**WHAT IS NEEDED**
Turn the stretch of data from the line containing "How far is (x=298, y=661)" through the end of the data into a Markdown table with the columns Index and Content, numbering each row and leaving out blank lines.

Start of ITEMS

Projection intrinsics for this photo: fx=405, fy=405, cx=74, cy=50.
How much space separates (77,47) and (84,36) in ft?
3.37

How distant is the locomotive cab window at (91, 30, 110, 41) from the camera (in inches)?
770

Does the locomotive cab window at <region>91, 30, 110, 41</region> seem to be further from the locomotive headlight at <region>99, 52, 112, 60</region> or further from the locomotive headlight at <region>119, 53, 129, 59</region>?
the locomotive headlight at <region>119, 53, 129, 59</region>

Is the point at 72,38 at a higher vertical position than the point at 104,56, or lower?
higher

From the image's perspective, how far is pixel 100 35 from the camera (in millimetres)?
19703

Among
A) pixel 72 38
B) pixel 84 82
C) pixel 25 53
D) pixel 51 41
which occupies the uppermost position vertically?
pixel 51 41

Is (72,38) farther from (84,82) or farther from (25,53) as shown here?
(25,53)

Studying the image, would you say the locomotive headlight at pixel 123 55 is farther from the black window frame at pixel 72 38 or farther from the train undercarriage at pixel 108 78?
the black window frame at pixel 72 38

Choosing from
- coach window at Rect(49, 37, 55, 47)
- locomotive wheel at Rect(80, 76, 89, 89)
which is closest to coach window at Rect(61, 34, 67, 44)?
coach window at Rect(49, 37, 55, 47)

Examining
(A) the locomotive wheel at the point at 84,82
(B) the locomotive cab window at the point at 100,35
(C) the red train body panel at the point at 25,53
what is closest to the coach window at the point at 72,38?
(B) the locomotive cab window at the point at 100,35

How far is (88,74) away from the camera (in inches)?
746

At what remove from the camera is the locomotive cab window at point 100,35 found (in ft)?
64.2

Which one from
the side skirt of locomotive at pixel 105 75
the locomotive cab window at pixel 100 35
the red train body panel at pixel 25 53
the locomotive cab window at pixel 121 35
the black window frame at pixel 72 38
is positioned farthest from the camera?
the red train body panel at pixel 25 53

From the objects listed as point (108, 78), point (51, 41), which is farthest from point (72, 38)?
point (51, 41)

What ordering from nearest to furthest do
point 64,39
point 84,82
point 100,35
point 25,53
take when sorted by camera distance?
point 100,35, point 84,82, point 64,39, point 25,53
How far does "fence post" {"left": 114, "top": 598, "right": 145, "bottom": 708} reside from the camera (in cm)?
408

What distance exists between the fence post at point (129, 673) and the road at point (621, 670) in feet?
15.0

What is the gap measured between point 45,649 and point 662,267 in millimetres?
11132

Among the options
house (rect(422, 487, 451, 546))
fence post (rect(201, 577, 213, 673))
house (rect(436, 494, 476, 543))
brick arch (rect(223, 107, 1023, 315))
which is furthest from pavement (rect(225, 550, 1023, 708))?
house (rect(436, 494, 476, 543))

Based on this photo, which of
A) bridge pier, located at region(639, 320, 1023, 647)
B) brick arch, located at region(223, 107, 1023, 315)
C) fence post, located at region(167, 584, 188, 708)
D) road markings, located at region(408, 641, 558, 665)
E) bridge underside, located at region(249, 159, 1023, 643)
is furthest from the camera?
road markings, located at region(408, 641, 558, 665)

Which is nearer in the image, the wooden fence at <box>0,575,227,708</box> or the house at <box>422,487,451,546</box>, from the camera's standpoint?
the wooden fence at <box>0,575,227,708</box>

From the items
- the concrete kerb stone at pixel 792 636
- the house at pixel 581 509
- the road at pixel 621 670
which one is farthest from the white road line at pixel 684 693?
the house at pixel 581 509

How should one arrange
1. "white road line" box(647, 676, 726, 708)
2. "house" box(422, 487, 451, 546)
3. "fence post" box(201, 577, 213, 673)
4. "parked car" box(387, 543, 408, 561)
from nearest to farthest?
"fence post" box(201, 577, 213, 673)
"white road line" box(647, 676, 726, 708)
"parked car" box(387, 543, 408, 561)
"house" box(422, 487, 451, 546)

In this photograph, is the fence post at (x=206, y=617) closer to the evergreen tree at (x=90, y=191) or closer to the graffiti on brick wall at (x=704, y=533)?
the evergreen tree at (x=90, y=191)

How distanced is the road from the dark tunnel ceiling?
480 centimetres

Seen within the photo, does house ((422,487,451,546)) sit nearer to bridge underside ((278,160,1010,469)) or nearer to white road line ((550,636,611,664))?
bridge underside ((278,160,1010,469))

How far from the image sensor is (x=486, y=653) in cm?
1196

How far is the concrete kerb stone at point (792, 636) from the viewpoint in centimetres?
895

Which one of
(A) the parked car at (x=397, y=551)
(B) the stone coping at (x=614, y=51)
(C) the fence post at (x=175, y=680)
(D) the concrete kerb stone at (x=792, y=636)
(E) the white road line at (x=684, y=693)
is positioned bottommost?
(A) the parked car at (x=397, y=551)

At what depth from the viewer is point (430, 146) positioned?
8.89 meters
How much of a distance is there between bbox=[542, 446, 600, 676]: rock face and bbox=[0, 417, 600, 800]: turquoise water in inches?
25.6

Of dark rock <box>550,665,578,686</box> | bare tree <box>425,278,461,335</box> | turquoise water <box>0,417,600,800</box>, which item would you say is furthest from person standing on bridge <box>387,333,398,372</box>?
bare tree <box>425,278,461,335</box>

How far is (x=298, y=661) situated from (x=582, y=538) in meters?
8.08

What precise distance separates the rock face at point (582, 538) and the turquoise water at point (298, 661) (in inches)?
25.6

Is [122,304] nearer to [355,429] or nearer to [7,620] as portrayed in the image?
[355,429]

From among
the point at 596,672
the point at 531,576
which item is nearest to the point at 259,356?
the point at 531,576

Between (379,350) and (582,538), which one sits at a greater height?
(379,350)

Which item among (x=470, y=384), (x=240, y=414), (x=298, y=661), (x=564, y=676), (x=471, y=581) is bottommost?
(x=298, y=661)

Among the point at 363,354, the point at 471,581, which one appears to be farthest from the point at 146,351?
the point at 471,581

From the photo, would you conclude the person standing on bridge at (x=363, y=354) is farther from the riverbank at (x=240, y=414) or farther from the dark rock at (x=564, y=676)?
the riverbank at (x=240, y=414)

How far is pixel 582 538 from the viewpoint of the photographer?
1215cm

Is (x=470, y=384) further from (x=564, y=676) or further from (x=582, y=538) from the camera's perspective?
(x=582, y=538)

End of ITEMS

**FINAL RESULT**
| Index | Content |
|---|---|
| 1 | How far is (x=298, y=661) situated from (x=582, y=538) in meters? |
| 2 | 8.08 |
| 3 | What precise distance separates the rock face at point (582, 538) and the turquoise water at point (298, 661) (in inches)? |
| 4 | 25.6 |
| 5 | Is [122,304] nearer to [355,429] or nearer to [7,620] as portrayed in the image? |
| 6 | [355,429] |
| 7 | From among |
| 8 | the point at 596,672 |
| 9 | the point at 531,576 |
| 10 | which item is nearest to the point at 259,356? |
| 11 | the point at 531,576 |
| 12 | Between (379,350) and (582,538), which one sits at a greater height? |
| 13 | (379,350) |
| 14 | Which item among (x=470, y=384), (x=240, y=414), (x=298, y=661), (x=564, y=676), (x=471, y=581) is bottommost? |
| 15 | (x=298, y=661) |
| 16 | Among the point at 363,354, the point at 471,581, which one appears to be farthest from the point at 146,351? |
| 17 | the point at 471,581 |
| 18 | From the photo, would you conclude the person standing on bridge at (x=363, y=354) is farther from the riverbank at (x=240, y=414) or farther from the dark rock at (x=564, y=676)? |
| 19 | the riverbank at (x=240, y=414) |
| 20 | How far is pixel 582 538 from the viewpoint of the photographer? |
| 21 | 1215cm |
| 22 | Is (x=470, y=384) further from (x=564, y=676) or further from (x=582, y=538) from the camera's perspective? |
| 23 | (x=582, y=538) |